The mind has … an overdeveloped sense of cause and effect which primes us to see purpose and design everywhere, even where there is none. “You see bushes rustle, you assume there’s somebody or something there,” Bloom says. This over-attribution of cause and effect probably evolved for survival. If there are predators around, it is no good spotting them 9 times out of 10. Running away when you don’t have to is a small price to pay for avoiding danger when the threat is real.

This is obviously true. But is it enough to explain the origin and persistence of religion? Only if there aren’t any gods or spirits, something that can’t be proved one way or the other.

children tend to spontaneously invent the concept of god without adult intervention: “They rely on their everyday experience of the physical world and construct the concept of god on the basis of this experience.” Because of this, when children hear the claims of religion they seem to make perfect sense.

Now we come to the key point – experience. All religions began with someone’s religious experience. And as I discussed in the previous entry on the origins of language, that religious experience is frequently incapable of being described with words. Experience leads to beliefs about the experience, and those beliefs lead to practices designed to recreate the experience, put it into practice or both.

Other studies have looked at brain functions during religious activities – researchers have done MRIs of Buddhist monks in meditation and Catholic nuns in prayer. As with the studies in this article, they show that there are specific areas of the brain that are stimulated during religious activities.

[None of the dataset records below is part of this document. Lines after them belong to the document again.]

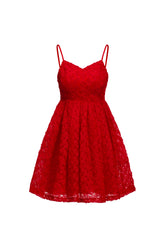 Ikira Flower V Neck Flared Dress
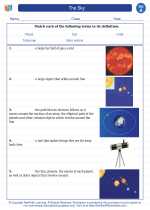 Science - First Grade - Vocabulary: The Sky
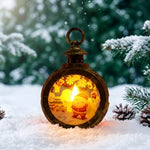 Christmas Lantern LED Flame Simulation Indoor & Outdoor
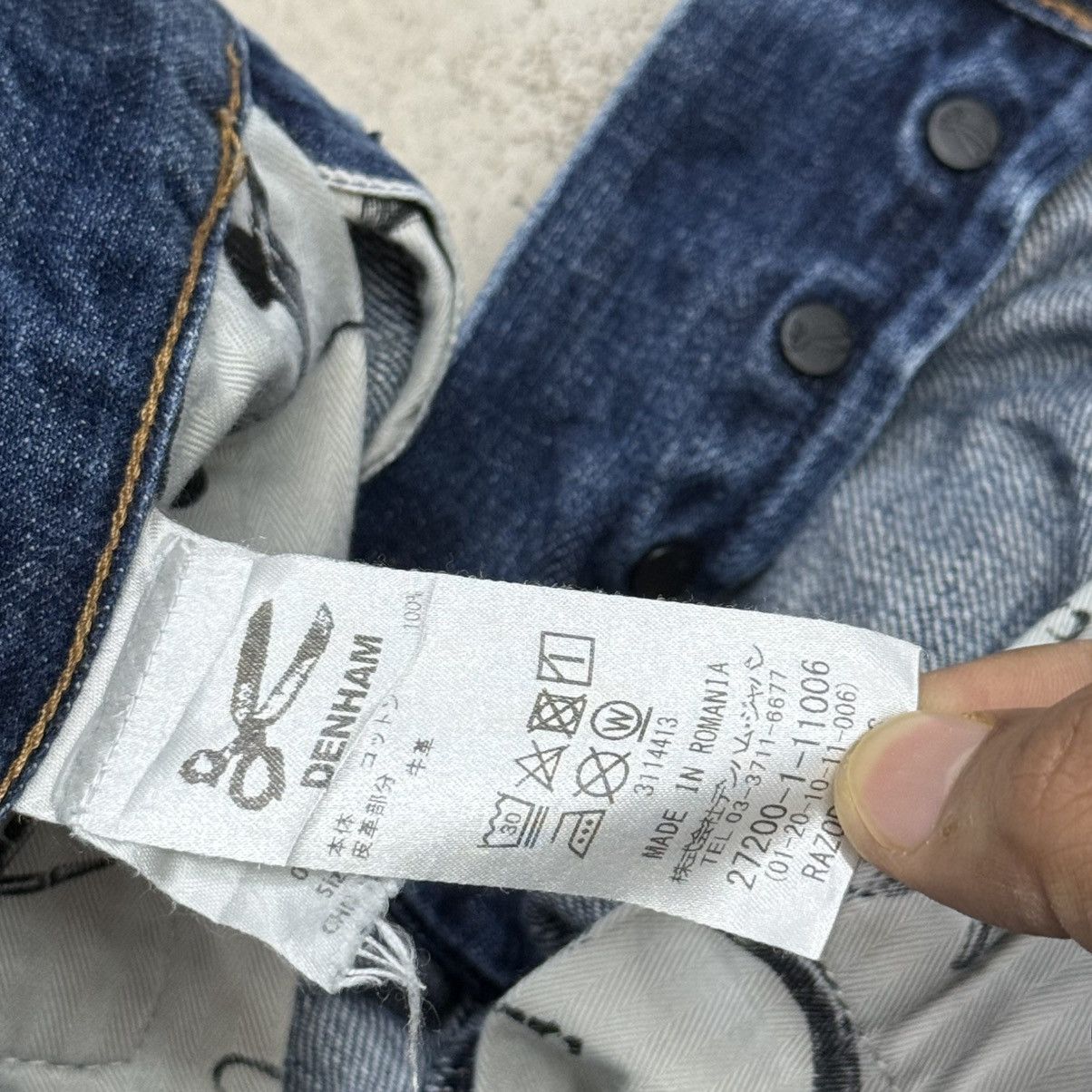 DENHAM Denham Selvedge Razor Slim Fit Distressed Denim Pants Size US 31 - 18 Thumbnail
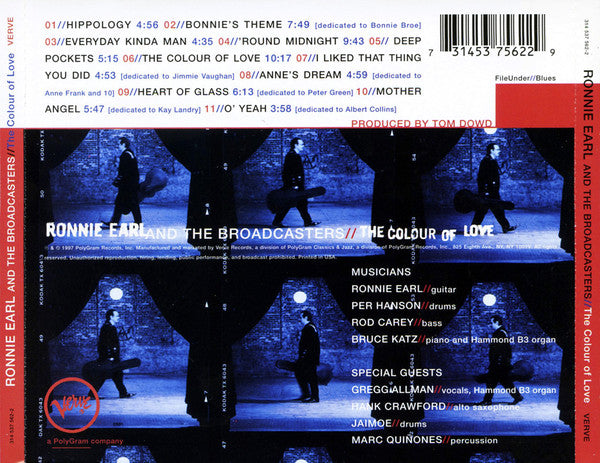 Ronnie Earl And The Broadcasters : The Colour Of Love (CD)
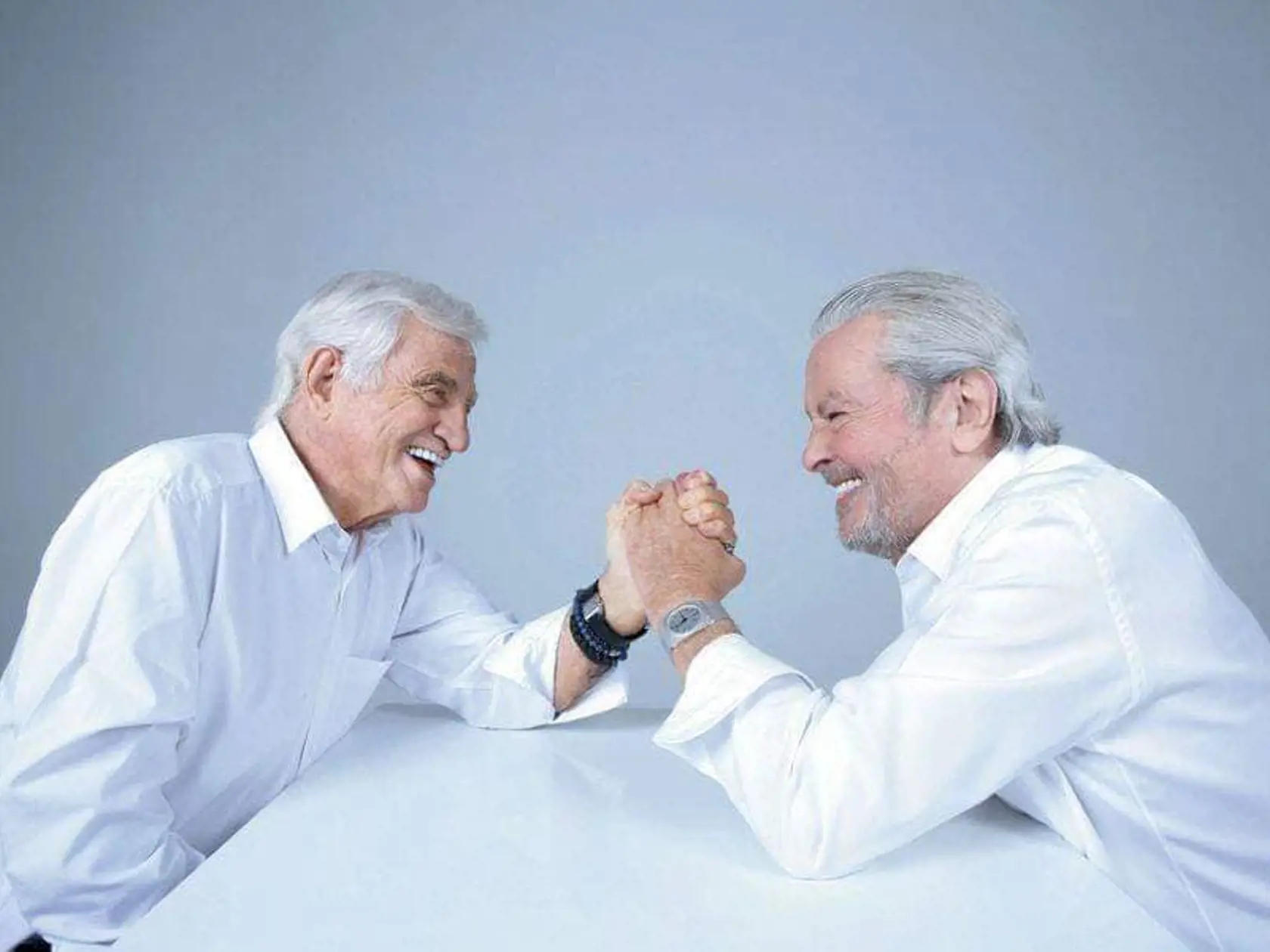 Jean-Paul Belmondo a Alan Delon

Perhaps these areas of the brain evolved in response to the stimulus of religious experience. Perhaps they are still very active (even among non-believers) because there’s something in us that whispers there’s more to life than the apparent world. Perhaps the world’s many varied religions are just imperfect attempts to articulate something that can’t be properly described with words.

Perhaps I need to turn the computer off and go watch the stars come out.